Through the use of digital platforms, global conversations will be held to mobilise the world to take the most meaningful actions to make a difference in the health of our ecosystem.

How bad is climate change now?

Despite the early warning signs- record temperatures, glacial retreat, rising sea level and warming of the poles, the global society might wake up too late. Solving global economic problems through business as usual strategies are delaying progress in reducing emissions to prevent human suffering and the eventual collapse of the ecological system.

According to projections from 2006, large areas of south and southeastern Europe will face droughts with a strong intensity more frequently in decades to come. Also, food production is expected to decrease in the Mediterranean area, southeastern Europe, and central Asia, threatening food security. The occurrence and frequency of flood events and heavy rainfall are expected to increase in large areas of Europe.

In the last decade, the world has recorded extreme temperatures in seven different years in different locations around the world. A heatwave swept through Western Europe, killing hundreds in July 2019. Temperatures reached an unprecedented 108.7 degrees Fahrenheit (42.6 degrees Celsius) in Paris and an all-time high of 107.2 degrees Fahrenheit (41.8 degrees Celsius) in Belgium.

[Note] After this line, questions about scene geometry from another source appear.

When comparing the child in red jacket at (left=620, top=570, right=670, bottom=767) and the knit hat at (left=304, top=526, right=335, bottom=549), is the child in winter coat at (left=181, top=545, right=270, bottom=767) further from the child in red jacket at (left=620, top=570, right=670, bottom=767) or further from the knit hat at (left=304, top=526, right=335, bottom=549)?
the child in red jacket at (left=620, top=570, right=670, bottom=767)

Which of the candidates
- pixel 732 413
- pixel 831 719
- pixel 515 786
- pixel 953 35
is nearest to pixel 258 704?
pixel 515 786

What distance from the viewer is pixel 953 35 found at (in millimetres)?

At the North Pole, temperatures rose by a shocking 50 degrees Fahrenheit. In 2012, the Arctic sea ice cover dropped to the lowest levels ever recorded. The planet’s natural iceboxes were dramatically defrosting, and people were starting to take notice.

With heightened awareness about climate change now than ever before, effective and collective strategies can be put in place by governments to manage its effects. Though experts say it is too late to reverse a global disaster, the worst effect of climate change can be limited. We have to deliberately reduce the flow of greenhouse gases into the atmosphere and learn to adapt to the climate changes that have already happened. Recycling and driving more fuel-efficient cars are examples of important behavioural changes that will help, but they will not be enough. A globally coordinated response is needed to help find a suitable solution for climate change because of political, economic, and social differences across the globe.

For sustainable growth to be achieved, we all need to support the fight against global warming and climate change. Assess the activities you indulge in that contribute to global warming and take the necessary steps to help protect our planet.